This contributes to my conflicted relationship to grading. I appreciate how motivating it can be, but having seen, at a couple of clubs, people rocket through the belts/sashes at a rate disproportionate to their actual skill soured me on it a bit. People seemed to be getting awarded pretty much for attendance and/or being matey with the instructors. There was also an element of inverse snobbery – I liked being better than people two or three grades above me. That and being nervous, which I hate. No matter how much you try and intellectualise it*, there’s no way round the body releasing cortisol and adrenalin. Stupid body.
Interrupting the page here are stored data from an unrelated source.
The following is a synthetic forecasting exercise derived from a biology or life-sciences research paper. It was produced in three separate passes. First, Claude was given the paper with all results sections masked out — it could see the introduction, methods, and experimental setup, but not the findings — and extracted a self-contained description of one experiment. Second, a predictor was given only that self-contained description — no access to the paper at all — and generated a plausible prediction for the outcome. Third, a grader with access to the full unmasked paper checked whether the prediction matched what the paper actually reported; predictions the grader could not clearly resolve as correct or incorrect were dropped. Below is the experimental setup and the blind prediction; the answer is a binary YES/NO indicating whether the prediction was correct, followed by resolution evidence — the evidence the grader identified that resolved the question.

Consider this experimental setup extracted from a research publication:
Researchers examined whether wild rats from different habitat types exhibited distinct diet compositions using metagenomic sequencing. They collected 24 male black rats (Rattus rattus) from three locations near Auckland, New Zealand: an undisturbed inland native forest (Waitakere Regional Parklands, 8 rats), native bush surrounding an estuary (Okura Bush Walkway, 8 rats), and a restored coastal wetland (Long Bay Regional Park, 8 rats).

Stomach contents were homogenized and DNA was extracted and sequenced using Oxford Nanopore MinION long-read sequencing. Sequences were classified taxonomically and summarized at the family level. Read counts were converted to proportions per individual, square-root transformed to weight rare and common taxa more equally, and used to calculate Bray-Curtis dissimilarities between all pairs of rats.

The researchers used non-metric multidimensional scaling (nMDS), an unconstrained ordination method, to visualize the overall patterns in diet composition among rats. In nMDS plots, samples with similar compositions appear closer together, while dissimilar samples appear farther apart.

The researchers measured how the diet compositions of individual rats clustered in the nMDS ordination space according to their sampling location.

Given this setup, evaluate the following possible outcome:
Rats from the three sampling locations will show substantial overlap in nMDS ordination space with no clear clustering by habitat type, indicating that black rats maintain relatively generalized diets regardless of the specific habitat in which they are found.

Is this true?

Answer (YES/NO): YES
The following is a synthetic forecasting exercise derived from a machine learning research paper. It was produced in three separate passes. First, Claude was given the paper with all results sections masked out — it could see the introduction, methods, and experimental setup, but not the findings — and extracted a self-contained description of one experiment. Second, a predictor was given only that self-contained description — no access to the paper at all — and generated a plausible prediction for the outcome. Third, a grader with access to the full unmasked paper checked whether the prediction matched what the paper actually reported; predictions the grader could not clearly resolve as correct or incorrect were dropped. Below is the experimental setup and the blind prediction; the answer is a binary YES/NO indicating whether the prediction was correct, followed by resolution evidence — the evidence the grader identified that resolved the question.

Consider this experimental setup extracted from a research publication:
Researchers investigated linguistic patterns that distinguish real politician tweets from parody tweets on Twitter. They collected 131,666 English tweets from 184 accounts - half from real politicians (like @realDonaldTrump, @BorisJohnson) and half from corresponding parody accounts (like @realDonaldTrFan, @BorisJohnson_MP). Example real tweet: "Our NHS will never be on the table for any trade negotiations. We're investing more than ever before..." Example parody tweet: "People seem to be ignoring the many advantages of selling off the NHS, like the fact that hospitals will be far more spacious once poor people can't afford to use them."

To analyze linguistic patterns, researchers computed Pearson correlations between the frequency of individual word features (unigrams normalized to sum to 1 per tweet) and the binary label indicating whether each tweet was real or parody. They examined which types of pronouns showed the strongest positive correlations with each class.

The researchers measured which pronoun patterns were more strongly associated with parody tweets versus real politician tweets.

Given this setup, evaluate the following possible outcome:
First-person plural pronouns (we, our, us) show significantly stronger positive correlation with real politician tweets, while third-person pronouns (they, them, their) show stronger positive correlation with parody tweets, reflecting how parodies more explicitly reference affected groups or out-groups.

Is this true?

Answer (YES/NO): NO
Of course, I’d reckon this is part of the function of gradings – not just to assess one’s knowledge of the syllabus and technical ability at a given point, but to assess how the individual deals with the stress of the ‘exam’ condition, and also give one an exposure to stress in a relatively controlled manner. What is clever is most of the pressure is internal.

How confident am I? Well, I have my kata (Gekisai-Dai-Ichi) down in the purely ‘I know what move follows what’ sense. I have a tactic for most of the technique (or more accurately ‘knowing the Japanese’) stuff – follow the big kids in front. Still a little unsure of the front-foot turn (thanks to years of turning on the back foot, which makes considerably less sense, thanks Chinese martial arts!). I’m fit enough, and my sparring and pad-work should be up to the job. With a bit of luck, I’ll get some sleep tonight.

Next Day: G-4hrs. Surprisingly unstressed. Which is nice.

G-1 Nerves setting in now. Bugger.

Will have my post grading thoughts up soon…


*What’s the worst that can happen? Actually, maybe a freak spinal injury leaving me quadriplegic or maybe a hideous compound fracture. Spectacularly unlikely but in the realms of possibility That’d be pretty bad. Brain stop helping.